Thirty-four-year-old John Goodin died this date, April 3rd, in 1853 of Debility and was buried at Bethel Burying Ground. Debility is a symptom, not a cause of death. This condition could follow numerous chronic and acute illnesses. The 1847 African American Census reports Mr. Goodin was employed as a porter, earning a relatively good wage of $6 a week. His unnamed spouse worked as a wash woman. Also living at 320 Cedar Street with the couple was a child and two other unnamed adults. The monthly rent was $7.50. In addition, all four of the adults belonged to a beneficial society.
Mr. Goodin may have been employed at the South Street Distillery two blocks from his home. This business was known for its own brand of Rye Whiskey. The above illustration shows porters hauling material to and from the business.
John Goodin’s death certificate was signed by William and Henry Goodin. It appears that they might have been John’s brothers. According to the 1850 U.S. Census, Henry Goodin was a 32-year-old laborer who was born in Maryland. He was married with three children. His youngest and the only boy was named “John.” Information on Henry Goodin is slim. In the 1852 City Directory, there is someone with that name residing at #20 Middle Alley and occupied as a tailor.
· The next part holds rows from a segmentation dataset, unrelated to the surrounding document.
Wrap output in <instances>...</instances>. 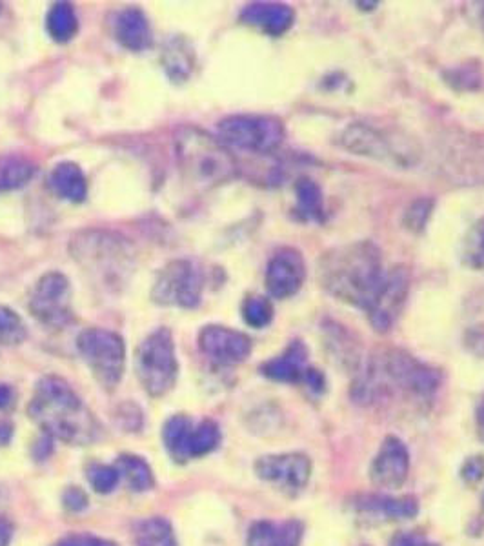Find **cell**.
Wrapping results in <instances>:
<instances>
[{
    "mask_svg": "<svg viewBox=\"0 0 484 546\" xmlns=\"http://www.w3.org/2000/svg\"><path fill=\"white\" fill-rule=\"evenodd\" d=\"M390 546H439L432 543L430 539L421 536V534H412V532H401L392 539Z\"/></svg>",
    "mask_w": 484,
    "mask_h": 546,
    "instance_id": "8d00e7d4",
    "label": "cell"
},
{
    "mask_svg": "<svg viewBox=\"0 0 484 546\" xmlns=\"http://www.w3.org/2000/svg\"><path fill=\"white\" fill-rule=\"evenodd\" d=\"M13 403V392L8 385H0V408H8Z\"/></svg>",
    "mask_w": 484,
    "mask_h": 546,
    "instance_id": "b9f144b4",
    "label": "cell"
},
{
    "mask_svg": "<svg viewBox=\"0 0 484 546\" xmlns=\"http://www.w3.org/2000/svg\"><path fill=\"white\" fill-rule=\"evenodd\" d=\"M135 370L142 388L152 397H161L172 390L179 374V363L173 335L168 328H157L142 341L135 357Z\"/></svg>",
    "mask_w": 484,
    "mask_h": 546,
    "instance_id": "52a82bcc",
    "label": "cell"
},
{
    "mask_svg": "<svg viewBox=\"0 0 484 546\" xmlns=\"http://www.w3.org/2000/svg\"><path fill=\"white\" fill-rule=\"evenodd\" d=\"M306 359H308V348L301 341H293L283 354L264 363L261 372L268 379L279 381V383H301L308 372Z\"/></svg>",
    "mask_w": 484,
    "mask_h": 546,
    "instance_id": "d6986e66",
    "label": "cell"
},
{
    "mask_svg": "<svg viewBox=\"0 0 484 546\" xmlns=\"http://www.w3.org/2000/svg\"><path fill=\"white\" fill-rule=\"evenodd\" d=\"M366 508L374 510L375 514H381L392 521L412 519L419 512V503L412 496L403 497H368Z\"/></svg>",
    "mask_w": 484,
    "mask_h": 546,
    "instance_id": "4316f807",
    "label": "cell"
},
{
    "mask_svg": "<svg viewBox=\"0 0 484 546\" xmlns=\"http://www.w3.org/2000/svg\"><path fill=\"white\" fill-rule=\"evenodd\" d=\"M57 546H117L113 543H108V541H102V539H97V537L91 536H70L66 539H62L61 543Z\"/></svg>",
    "mask_w": 484,
    "mask_h": 546,
    "instance_id": "f35d334b",
    "label": "cell"
},
{
    "mask_svg": "<svg viewBox=\"0 0 484 546\" xmlns=\"http://www.w3.org/2000/svg\"><path fill=\"white\" fill-rule=\"evenodd\" d=\"M339 144L350 153L403 170L414 168L421 157V150L410 135L370 122H352L346 126Z\"/></svg>",
    "mask_w": 484,
    "mask_h": 546,
    "instance_id": "8992f818",
    "label": "cell"
},
{
    "mask_svg": "<svg viewBox=\"0 0 484 546\" xmlns=\"http://www.w3.org/2000/svg\"><path fill=\"white\" fill-rule=\"evenodd\" d=\"M117 470L126 479V483L130 485L133 492H146L155 483L152 468L137 455H122V457H119Z\"/></svg>",
    "mask_w": 484,
    "mask_h": 546,
    "instance_id": "83f0119b",
    "label": "cell"
},
{
    "mask_svg": "<svg viewBox=\"0 0 484 546\" xmlns=\"http://www.w3.org/2000/svg\"><path fill=\"white\" fill-rule=\"evenodd\" d=\"M46 30L55 42H68L77 35L79 19L68 2H57L51 6L46 17Z\"/></svg>",
    "mask_w": 484,
    "mask_h": 546,
    "instance_id": "484cf974",
    "label": "cell"
},
{
    "mask_svg": "<svg viewBox=\"0 0 484 546\" xmlns=\"http://www.w3.org/2000/svg\"><path fill=\"white\" fill-rule=\"evenodd\" d=\"M50 186L55 195L68 203H82L88 195V181L79 164L61 162L50 173Z\"/></svg>",
    "mask_w": 484,
    "mask_h": 546,
    "instance_id": "44dd1931",
    "label": "cell"
},
{
    "mask_svg": "<svg viewBox=\"0 0 484 546\" xmlns=\"http://www.w3.org/2000/svg\"><path fill=\"white\" fill-rule=\"evenodd\" d=\"M70 255L93 284L111 294L126 288L137 264L132 243L108 230H84L73 235Z\"/></svg>",
    "mask_w": 484,
    "mask_h": 546,
    "instance_id": "3957f363",
    "label": "cell"
},
{
    "mask_svg": "<svg viewBox=\"0 0 484 546\" xmlns=\"http://www.w3.org/2000/svg\"><path fill=\"white\" fill-rule=\"evenodd\" d=\"M28 414L46 434L68 445H90L101 435L90 408L57 375H46L37 383Z\"/></svg>",
    "mask_w": 484,
    "mask_h": 546,
    "instance_id": "7a4b0ae2",
    "label": "cell"
},
{
    "mask_svg": "<svg viewBox=\"0 0 484 546\" xmlns=\"http://www.w3.org/2000/svg\"><path fill=\"white\" fill-rule=\"evenodd\" d=\"M475 425H477L479 439L484 443V397L481 399L479 406H477V412H475Z\"/></svg>",
    "mask_w": 484,
    "mask_h": 546,
    "instance_id": "60d3db41",
    "label": "cell"
},
{
    "mask_svg": "<svg viewBox=\"0 0 484 546\" xmlns=\"http://www.w3.org/2000/svg\"><path fill=\"white\" fill-rule=\"evenodd\" d=\"M113 37L122 48L130 51L148 50L153 44L152 26L139 8H124L115 13Z\"/></svg>",
    "mask_w": 484,
    "mask_h": 546,
    "instance_id": "ac0fdd59",
    "label": "cell"
},
{
    "mask_svg": "<svg viewBox=\"0 0 484 546\" xmlns=\"http://www.w3.org/2000/svg\"><path fill=\"white\" fill-rule=\"evenodd\" d=\"M295 215L304 223H324V195L321 186L310 177H299L295 182Z\"/></svg>",
    "mask_w": 484,
    "mask_h": 546,
    "instance_id": "7402d4cb",
    "label": "cell"
},
{
    "mask_svg": "<svg viewBox=\"0 0 484 546\" xmlns=\"http://www.w3.org/2000/svg\"><path fill=\"white\" fill-rule=\"evenodd\" d=\"M30 312L39 323L62 328L73 321L71 286L61 272H48L35 283L30 295Z\"/></svg>",
    "mask_w": 484,
    "mask_h": 546,
    "instance_id": "8fae6325",
    "label": "cell"
},
{
    "mask_svg": "<svg viewBox=\"0 0 484 546\" xmlns=\"http://www.w3.org/2000/svg\"><path fill=\"white\" fill-rule=\"evenodd\" d=\"M64 505L70 508L71 512H79L88 505V497L82 492L81 488H70L64 494Z\"/></svg>",
    "mask_w": 484,
    "mask_h": 546,
    "instance_id": "74e56055",
    "label": "cell"
},
{
    "mask_svg": "<svg viewBox=\"0 0 484 546\" xmlns=\"http://www.w3.org/2000/svg\"><path fill=\"white\" fill-rule=\"evenodd\" d=\"M481 22L484 24V4H483V10H481Z\"/></svg>",
    "mask_w": 484,
    "mask_h": 546,
    "instance_id": "ee69618b",
    "label": "cell"
},
{
    "mask_svg": "<svg viewBox=\"0 0 484 546\" xmlns=\"http://www.w3.org/2000/svg\"><path fill=\"white\" fill-rule=\"evenodd\" d=\"M283 122L270 115H232L217 124V139L226 148L248 153H272L283 144Z\"/></svg>",
    "mask_w": 484,
    "mask_h": 546,
    "instance_id": "ba28073f",
    "label": "cell"
},
{
    "mask_svg": "<svg viewBox=\"0 0 484 546\" xmlns=\"http://www.w3.org/2000/svg\"><path fill=\"white\" fill-rule=\"evenodd\" d=\"M28 337V328L22 321L21 315L8 306L0 304V344L17 346L24 343Z\"/></svg>",
    "mask_w": 484,
    "mask_h": 546,
    "instance_id": "4dcf8cb0",
    "label": "cell"
},
{
    "mask_svg": "<svg viewBox=\"0 0 484 546\" xmlns=\"http://www.w3.org/2000/svg\"><path fill=\"white\" fill-rule=\"evenodd\" d=\"M432 210H434V201L432 199H417L404 215V226L410 232H423Z\"/></svg>",
    "mask_w": 484,
    "mask_h": 546,
    "instance_id": "e575fe53",
    "label": "cell"
},
{
    "mask_svg": "<svg viewBox=\"0 0 484 546\" xmlns=\"http://www.w3.org/2000/svg\"><path fill=\"white\" fill-rule=\"evenodd\" d=\"M242 319L252 328H266L273 319L272 303L263 295H250L242 303Z\"/></svg>",
    "mask_w": 484,
    "mask_h": 546,
    "instance_id": "d6a6232c",
    "label": "cell"
},
{
    "mask_svg": "<svg viewBox=\"0 0 484 546\" xmlns=\"http://www.w3.org/2000/svg\"><path fill=\"white\" fill-rule=\"evenodd\" d=\"M137 546H175L173 528L166 519L152 517L135 528Z\"/></svg>",
    "mask_w": 484,
    "mask_h": 546,
    "instance_id": "f1b7e54d",
    "label": "cell"
},
{
    "mask_svg": "<svg viewBox=\"0 0 484 546\" xmlns=\"http://www.w3.org/2000/svg\"><path fill=\"white\" fill-rule=\"evenodd\" d=\"M257 476L284 490H303L312 476V463L304 454L266 455L255 463Z\"/></svg>",
    "mask_w": 484,
    "mask_h": 546,
    "instance_id": "9a60e30c",
    "label": "cell"
},
{
    "mask_svg": "<svg viewBox=\"0 0 484 546\" xmlns=\"http://www.w3.org/2000/svg\"><path fill=\"white\" fill-rule=\"evenodd\" d=\"M408 472H410L408 448L394 435L386 437L370 468V477L374 485L386 490L401 488L408 479Z\"/></svg>",
    "mask_w": 484,
    "mask_h": 546,
    "instance_id": "2e32d148",
    "label": "cell"
},
{
    "mask_svg": "<svg viewBox=\"0 0 484 546\" xmlns=\"http://www.w3.org/2000/svg\"><path fill=\"white\" fill-rule=\"evenodd\" d=\"M461 259L470 270H484V219L470 228L464 239Z\"/></svg>",
    "mask_w": 484,
    "mask_h": 546,
    "instance_id": "f546056e",
    "label": "cell"
},
{
    "mask_svg": "<svg viewBox=\"0 0 484 546\" xmlns=\"http://www.w3.org/2000/svg\"><path fill=\"white\" fill-rule=\"evenodd\" d=\"M11 426L0 423V445H6L10 441Z\"/></svg>",
    "mask_w": 484,
    "mask_h": 546,
    "instance_id": "7bdbcfd3",
    "label": "cell"
},
{
    "mask_svg": "<svg viewBox=\"0 0 484 546\" xmlns=\"http://www.w3.org/2000/svg\"><path fill=\"white\" fill-rule=\"evenodd\" d=\"M11 536H13V526L6 517L0 516V546L10 545Z\"/></svg>",
    "mask_w": 484,
    "mask_h": 546,
    "instance_id": "ab89813d",
    "label": "cell"
},
{
    "mask_svg": "<svg viewBox=\"0 0 484 546\" xmlns=\"http://www.w3.org/2000/svg\"><path fill=\"white\" fill-rule=\"evenodd\" d=\"M306 264L303 253L295 248H281L275 252L266 268V290L273 299H288L303 288Z\"/></svg>",
    "mask_w": 484,
    "mask_h": 546,
    "instance_id": "5bb4252c",
    "label": "cell"
},
{
    "mask_svg": "<svg viewBox=\"0 0 484 546\" xmlns=\"http://www.w3.org/2000/svg\"><path fill=\"white\" fill-rule=\"evenodd\" d=\"M193 425L186 415H173L164 425L162 437L164 445L173 459L188 461L190 459V439H192Z\"/></svg>",
    "mask_w": 484,
    "mask_h": 546,
    "instance_id": "d4e9b609",
    "label": "cell"
},
{
    "mask_svg": "<svg viewBox=\"0 0 484 546\" xmlns=\"http://www.w3.org/2000/svg\"><path fill=\"white\" fill-rule=\"evenodd\" d=\"M77 348L97 383L106 390L117 388L126 364V346L121 335L104 328H88L77 337Z\"/></svg>",
    "mask_w": 484,
    "mask_h": 546,
    "instance_id": "9c48e42d",
    "label": "cell"
},
{
    "mask_svg": "<svg viewBox=\"0 0 484 546\" xmlns=\"http://www.w3.org/2000/svg\"><path fill=\"white\" fill-rule=\"evenodd\" d=\"M35 172V162L24 155H0V193L13 192L26 186L35 177Z\"/></svg>",
    "mask_w": 484,
    "mask_h": 546,
    "instance_id": "cb8c5ba5",
    "label": "cell"
},
{
    "mask_svg": "<svg viewBox=\"0 0 484 546\" xmlns=\"http://www.w3.org/2000/svg\"><path fill=\"white\" fill-rule=\"evenodd\" d=\"M162 64L164 70L172 82H184L190 79L193 68H195V55L192 46L181 37L170 39L164 53H162Z\"/></svg>",
    "mask_w": 484,
    "mask_h": 546,
    "instance_id": "603a6c76",
    "label": "cell"
},
{
    "mask_svg": "<svg viewBox=\"0 0 484 546\" xmlns=\"http://www.w3.org/2000/svg\"><path fill=\"white\" fill-rule=\"evenodd\" d=\"M317 275L332 297L368 312L381 294L388 272L381 250L372 241H357L323 253Z\"/></svg>",
    "mask_w": 484,
    "mask_h": 546,
    "instance_id": "6da1fadb",
    "label": "cell"
},
{
    "mask_svg": "<svg viewBox=\"0 0 484 546\" xmlns=\"http://www.w3.org/2000/svg\"><path fill=\"white\" fill-rule=\"evenodd\" d=\"M119 477L121 474H119L117 466L91 465L88 468V481L101 494H110L111 490L119 483Z\"/></svg>",
    "mask_w": 484,
    "mask_h": 546,
    "instance_id": "836d02e7",
    "label": "cell"
},
{
    "mask_svg": "<svg viewBox=\"0 0 484 546\" xmlns=\"http://www.w3.org/2000/svg\"><path fill=\"white\" fill-rule=\"evenodd\" d=\"M461 476H463L464 481L470 483V485L479 483L484 477V457H481V455L470 457V459L464 463L463 468H461Z\"/></svg>",
    "mask_w": 484,
    "mask_h": 546,
    "instance_id": "d590c367",
    "label": "cell"
},
{
    "mask_svg": "<svg viewBox=\"0 0 484 546\" xmlns=\"http://www.w3.org/2000/svg\"><path fill=\"white\" fill-rule=\"evenodd\" d=\"M299 521H259L250 528L248 546H299L303 539Z\"/></svg>",
    "mask_w": 484,
    "mask_h": 546,
    "instance_id": "ffe728a7",
    "label": "cell"
},
{
    "mask_svg": "<svg viewBox=\"0 0 484 546\" xmlns=\"http://www.w3.org/2000/svg\"><path fill=\"white\" fill-rule=\"evenodd\" d=\"M241 21L272 37H281L295 22V11L281 2H253L241 11Z\"/></svg>",
    "mask_w": 484,
    "mask_h": 546,
    "instance_id": "e0dca14e",
    "label": "cell"
},
{
    "mask_svg": "<svg viewBox=\"0 0 484 546\" xmlns=\"http://www.w3.org/2000/svg\"><path fill=\"white\" fill-rule=\"evenodd\" d=\"M219 441H221L219 426L213 421H202L201 425L193 428L192 439H190V459L210 454L217 448Z\"/></svg>",
    "mask_w": 484,
    "mask_h": 546,
    "instance_id": "1f68e13d",
    "label": "cell"
},
{
    "mask_svg": "<svg viewBox=\"0 0 484 546\" xmlns=\"http://www.w3.org/2000/svg\"><path fill=\"white\" fill-rule=\"evenodd\" d=\"M408 290H410V272L404 266H395L386 275V283L381 294L375 299L372 308L366 312L375 332L384 334L394 326L395 319L399 317L406 303Z\"/></svg>",
    "mask_w": 484,
    "mask_h": 546,
    "instance_id": "4fadbf2b",
    "label": "cell"
},
{
    "mask_svg": "<svg viewBox=\"0 0 484 546\" xmlns=\"http://www.w3.org/2000/svg\"><path fill=\"white\" fill-rule=\"evenodd\" d=\"M204 275L197 264L177 259L162 268L153 284V303L192 310L201 304Z\"/></svg>",
    "mask_w": 484,
    "mask_h": 546,
    "instance_id": "30bf717a",
    "label": "cell"
},
{
    "mask_svg": "<svg viewBox=\"0 0 484 546\" xmlns=\"http://www.w3.org/2000/svg\"><path fill=\"white\" fill-rule=\"evenodd\" d=\"M173 148L182 179L195 190H212L239 172L232 152L195 126H181L173 135Z\"/></svg>",
    "mask_w": 484,
    "mask_h": 546,
    "instance_id": "5b68a950",
    "label": "cell"
},
{
    "mask_svg": "<svg viewBox=\"0 0 484 546\" xmlns=\"http://www.w3.org/2000/svg\"><path fill=\"white\" fill-rule=\"evenodd\" d=\"M199 348L213 363L232 366L244 363L252 354L250 337L221 324L204 326L199 334Z\"/></svg>",
    "mask_w": 484,
    "mask_h": 546,
    "instance_id": "7c38bea8",
    "label": "cell"
},
{
    "mask_svg": "<svg viewBox=\"0 0 484 546\" xmlns=\"http://www.w3.org/2000/svg\"><path fill=\"white\" fill-rule=\"evenodd\" d=\"M439 388V375L434 368L417 361L401 350H388L374 355L363 379H359L355 395L359 401H377L379 397L399 394L430 399Z\"/></svg>",
    "mask_w": 484,
    "mask_h": 546,
    "instance_id": "277c9868",
    "label": "cell"
}]
</instances>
By the time of Mr. John Goodin’s death, he lived on St. Mary’s Street near 7th Street. Known by both races as the “heart of the slums,” it would have been quite an economic fall for the family. St. Mary’s was a narrow thoroughfare lined with dilapidated hovels that were home to speakeasies, prostitution, gambling, and rooming houses that were overrun by rats. In addition, St. Mary’s Street was a perennial target of white mob violence, especially in 1840, 1842 and 1849.
Mr. Goodin died on a cool rainy day in early April where the temperature only rose to 48 degrees. Interestingly, a year later, a John Goodin, Sr., age 70, would die of a brain disease. It is unknown if they were related. Both were buried at Bethel Burying Ground.